Red Hat has announced new features in OpenShift AI version 2.15, including a Model Registry for managing predictive and generative AI models, metadata, and model artifacts. OpenShift AI is a platform for developing and operating AI applications in a hybrid cloud environment, focusing on data collection, model training, fine-tuning, deployment, monitoring, and hardware acceleration.
One of the new features in OpenShift AI 2.15 is Data Drift Detection, which identifies changes in input data distribution for existing ML models. This feature alerts data scientists when live data significantly deviates from training data, allowing model reliability checks and adjustments to real data. Additionally, Bias Detection helps create fair and unbiased AI by monitoring model fairness in practice.
Fine-Tuning with Low Rank Adaption (LoRA) allows quicker fine-tuning of large language models (LLMs) like Llama 3. NVIDIA NIM support accelerates distributed AI application deployment using microservices and is part of the NVIDIA AI Enterprise Software Platform. OpenShift also supports AMD GPUs, providing access to an AMD ROCm Workbench Image for model development and additional options for GPU use to enhance performance in compute-intensive tasks.
Red Hat aims to enable platform-independent AI models, recognizing that large language models are often hardware-dependent. To address this, Red Hat acquired Neural Magic, a MIT spin-off, and plans to introduce “Open Hybrid AI.” This involves abstracting LLMs to run on any platform, creating “virtual LLMs” (vLLMs). This concept, developed at the University of California, Berkeley, supports various hardware platforms, including processors from AMD, Intel, and Nvidia, as well as custom chips from Amazon Web Services and Google.
While large LLMs require substantial computational power, Red Hat focuses on “Small Language Models” (SML) for simpler AI applications. These models are trained specifically for certain tasks, requiring less computational power and can run on servers or new AI PCs. Red Hat collaborates with Intel in this endeavor.
IBM’s Granite-7B language model is integrated into InstructLab, allowing customization for specific business needs without losing prior training. IBM reports that Granite model fine-tuning for COBOL to Java translation initially required 14 rounds over nine months. With InstructLab, this was reduced to one week for improved performance.

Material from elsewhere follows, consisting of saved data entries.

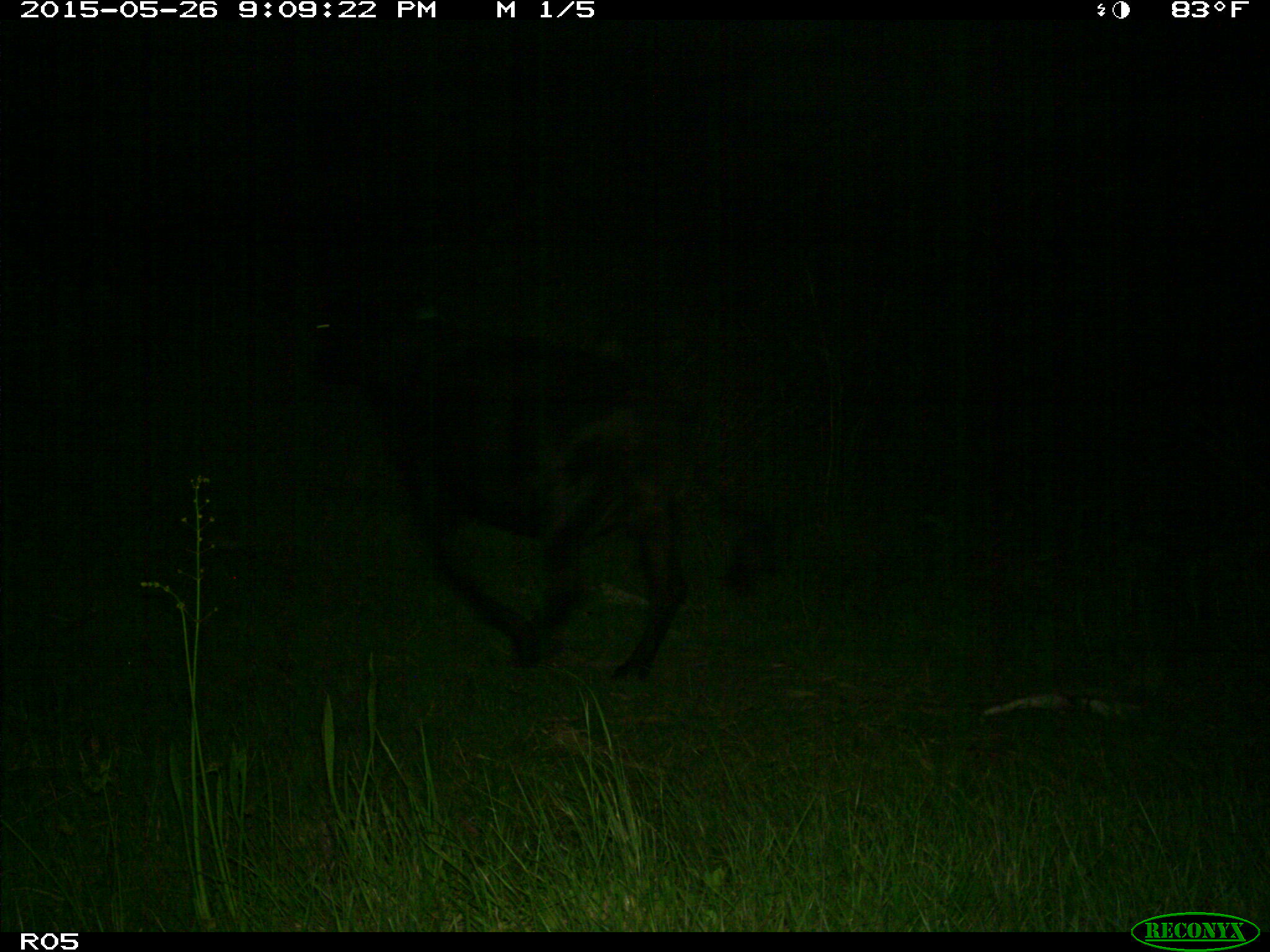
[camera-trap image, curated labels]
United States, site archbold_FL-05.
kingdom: Animalia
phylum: Chordata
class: Mammalia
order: Artiodactyla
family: Bovidae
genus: Bos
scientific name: Bos taurus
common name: domestic cow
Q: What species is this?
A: Bos taurus (domestic cow).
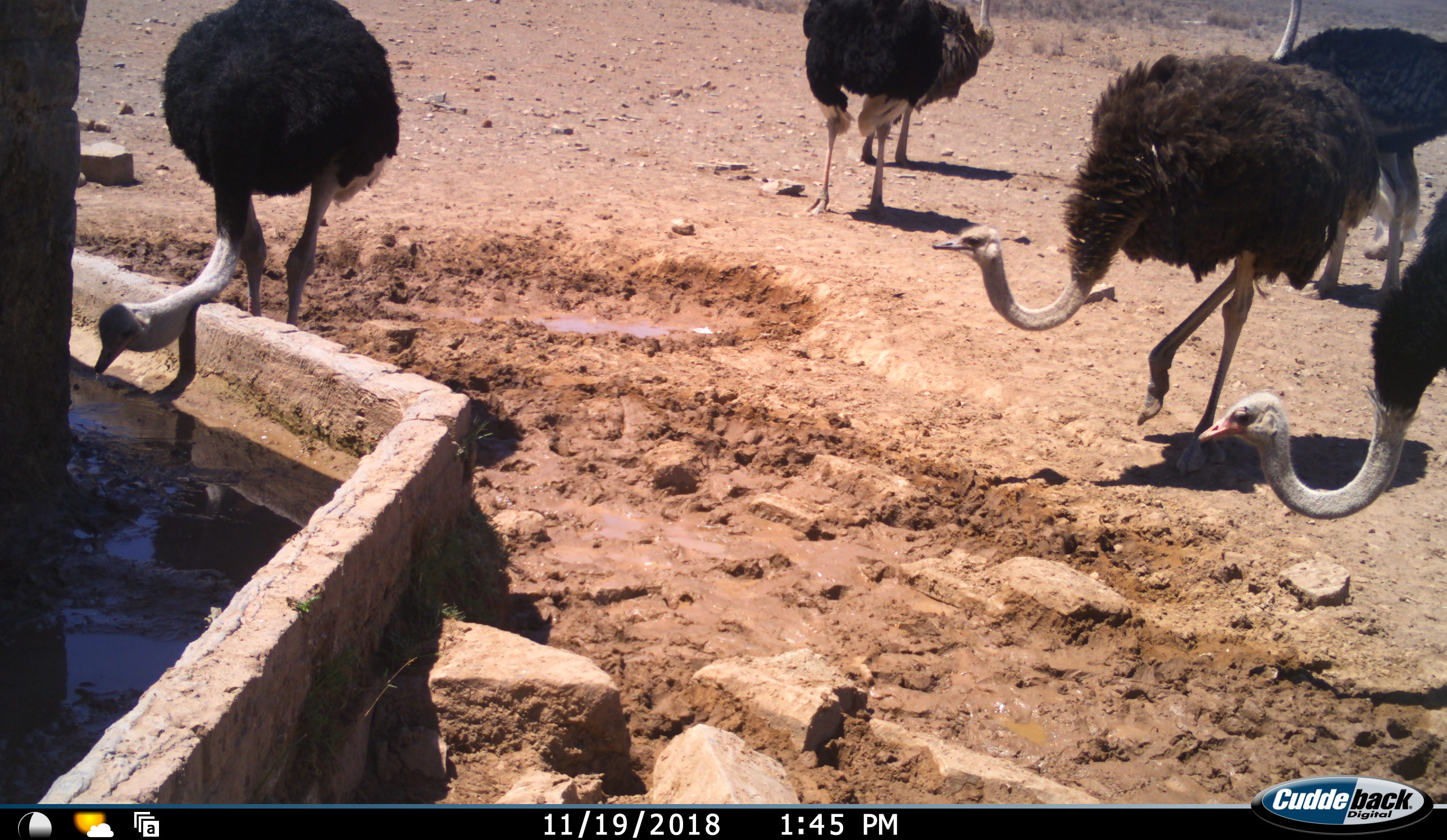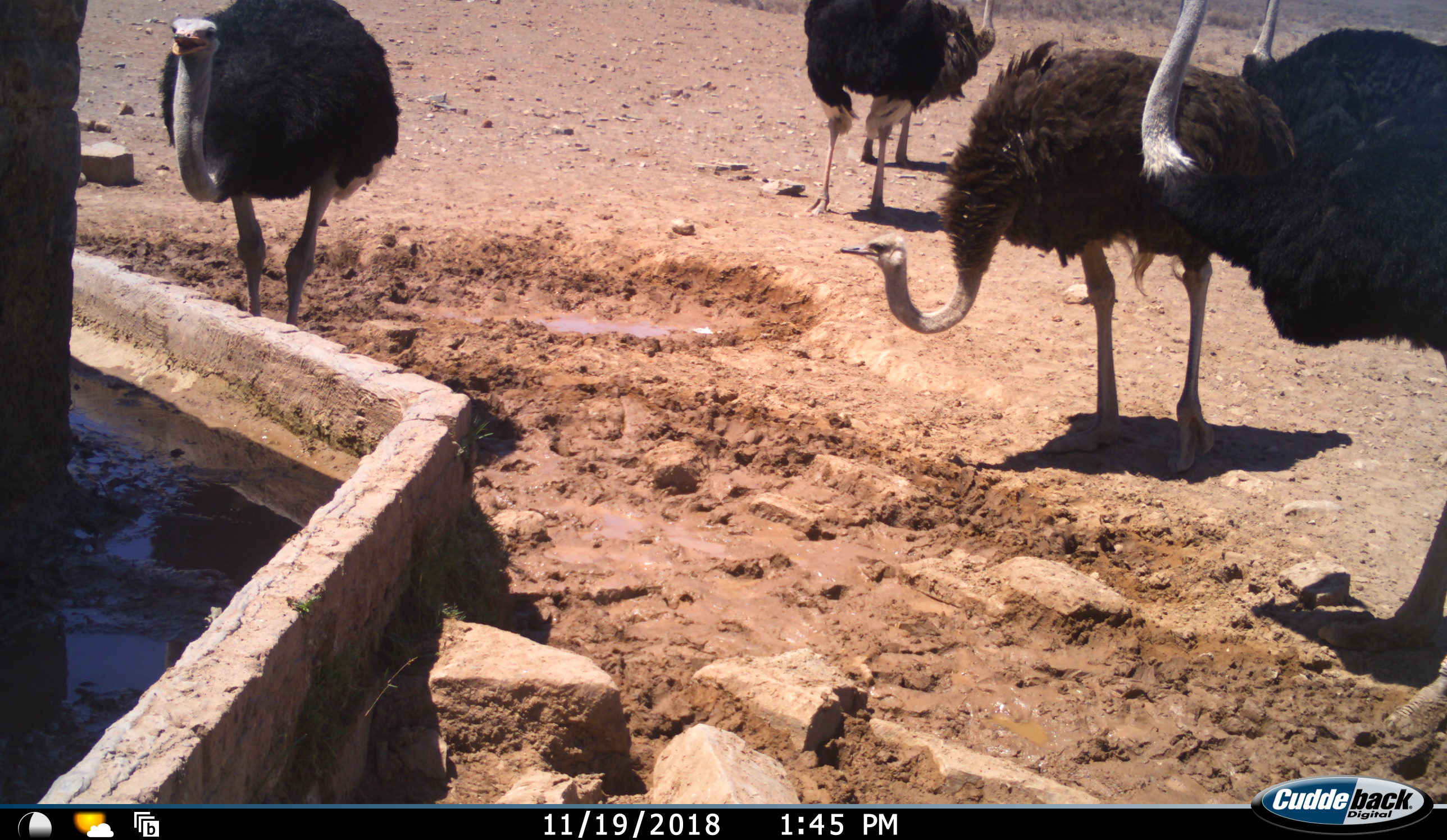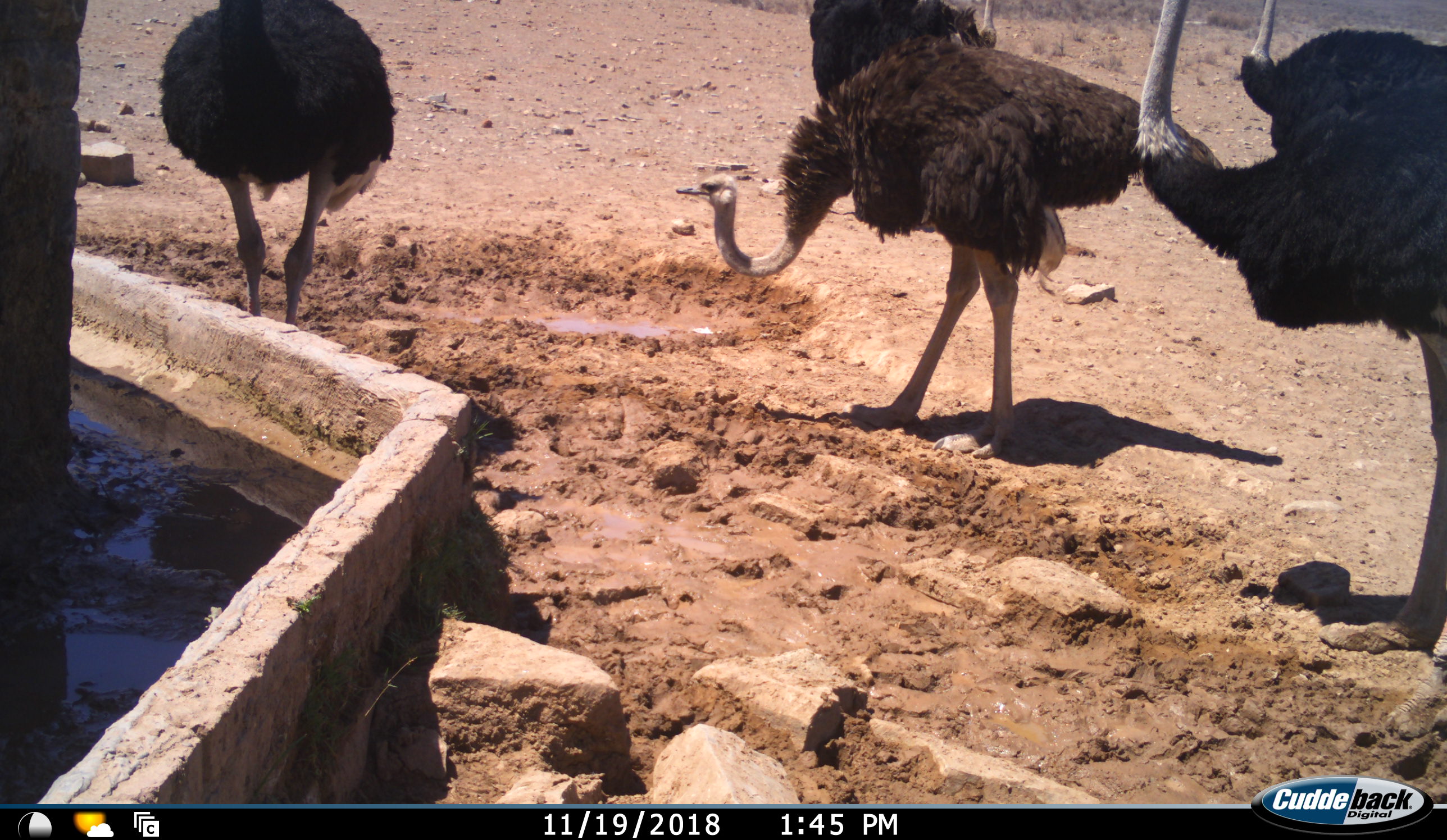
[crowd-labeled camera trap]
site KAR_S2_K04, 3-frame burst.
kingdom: Animalia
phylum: Chordata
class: Aves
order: Struthioniformes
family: Struthionidae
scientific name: Struthionidae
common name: ostrich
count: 6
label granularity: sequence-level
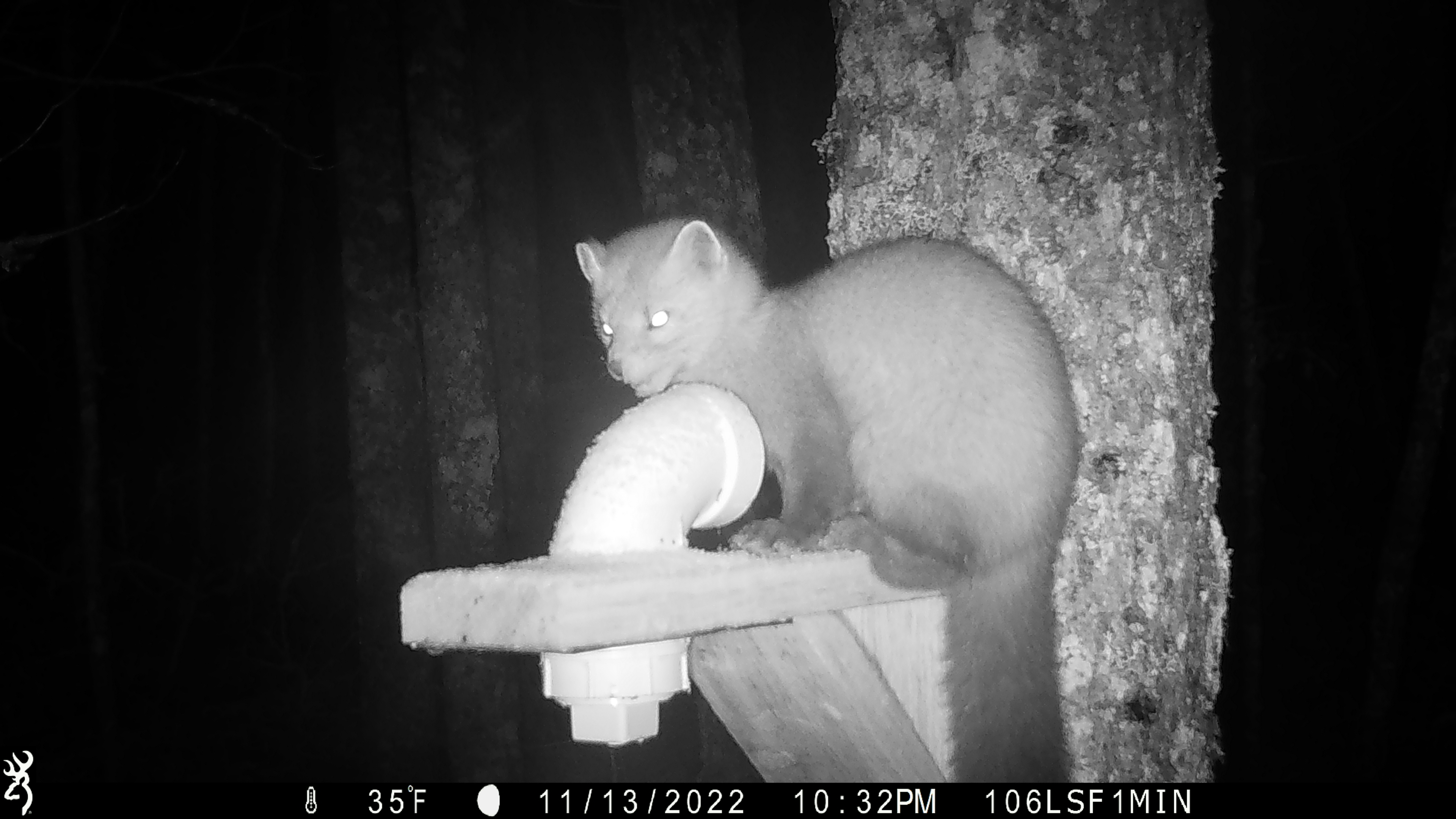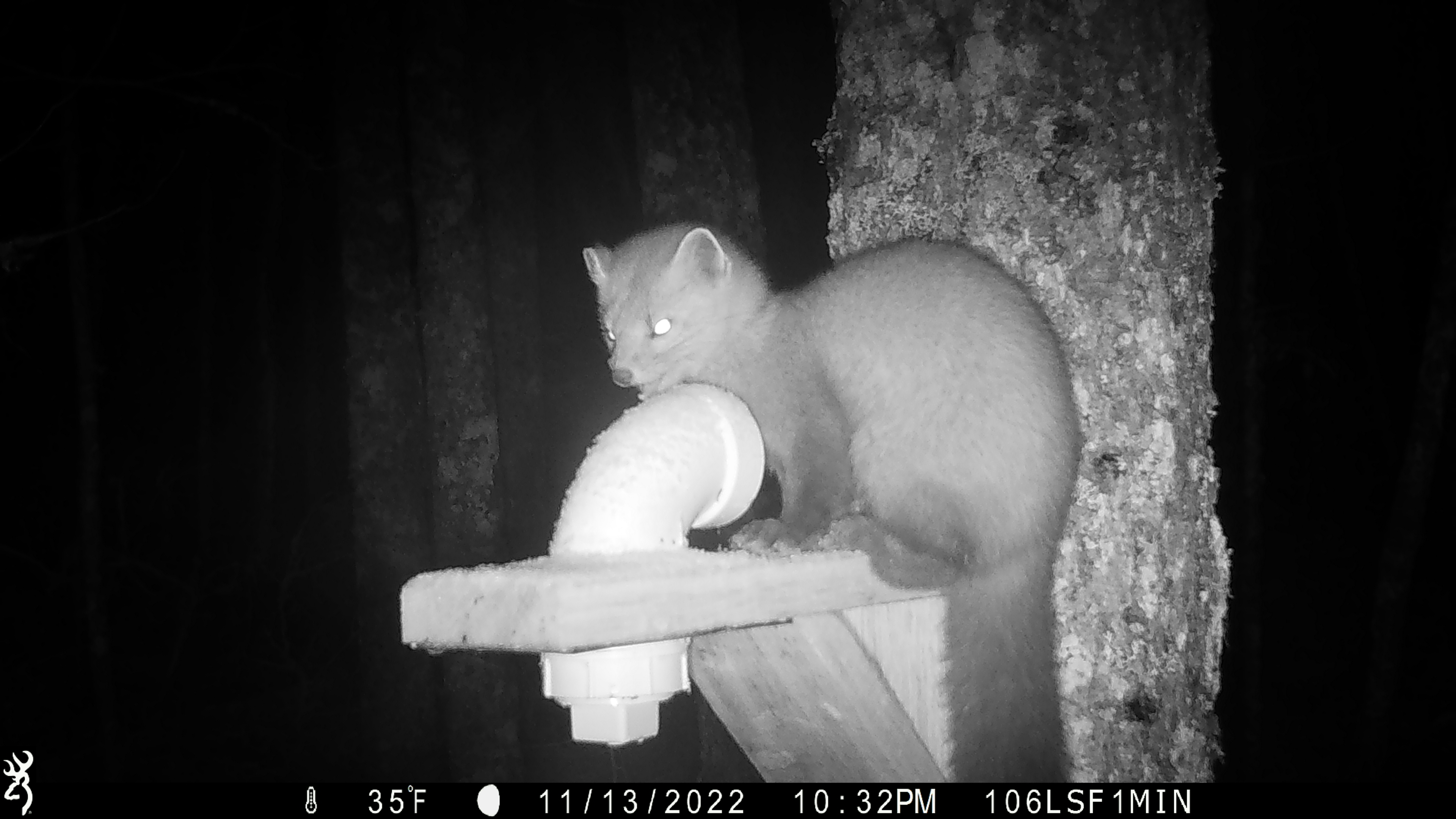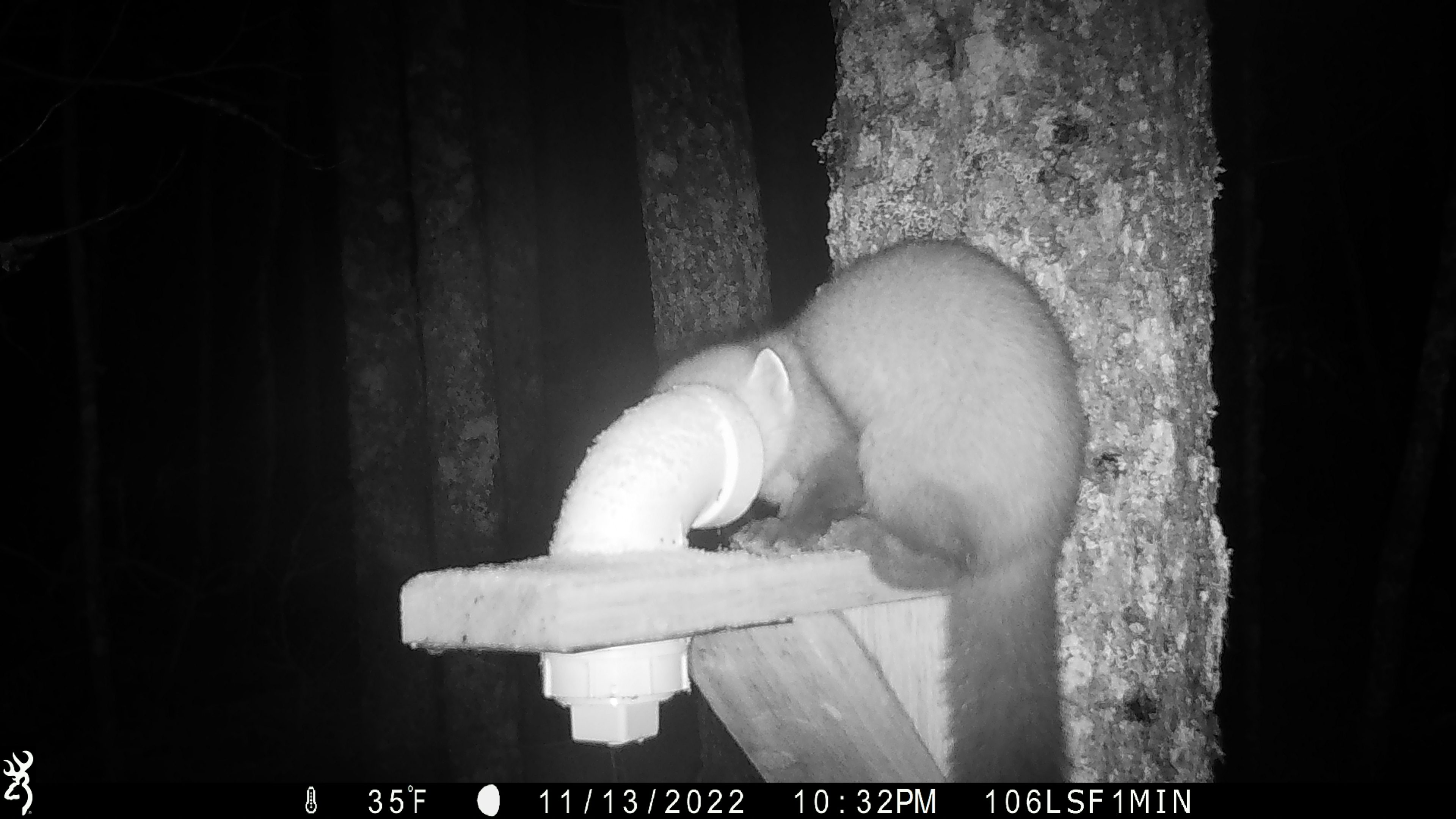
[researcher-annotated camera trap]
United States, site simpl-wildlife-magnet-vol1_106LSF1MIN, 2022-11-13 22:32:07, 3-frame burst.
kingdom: Animalia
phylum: Chordata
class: Mammalia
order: Carnivora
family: Mustelidae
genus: Martes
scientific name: Martes americana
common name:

The use of open source for AI is viewed critically, partly due to dependence on major companies like Microsoft, Facebook, Google, and Tesla. Developing and maintaining LLMs requires immense resources beyond community capabilities. Open source is not yet a full alternative to proprietary products. The LF AI & Data Foundation found open-source models generally perform worse than closed-source models. Security is another concern, with over 30% of open-source models showing vulnerabilities, compared to fewer risks in closed models.
Open-source AI faces challenges like “openwashing,” where products claim to be open source but don’t adhere to open source principles. According to the LF AI & Data Foundation, an open-source AI system must be usable for any purpose without permission, have accessible functionality, be modifiable, and be shareable with or without changes. Models meeting these criteria include Pythia (Eleuther AI), OLMo (AI2), Amber, CrystalCoder (LLM360), and T5 (Google). Others, like BLOOM (BigScience), Starcoder2 (BigCode), and Falcon (TII), may qualify if they change licenses or legal terms. Models like Llama2 (Meta), Grok (X/Twitter), Phi-2 (Microsoft), and Mixtral (Mistral) do not meet open-source principles.
The Foundation highlights a major issue with closed-source models: the lack of transparency in algorithms and data, potentially leading to legal issues. Open-source providers argue they have an advantage, as their software is free from third-party claims, including AI solutions.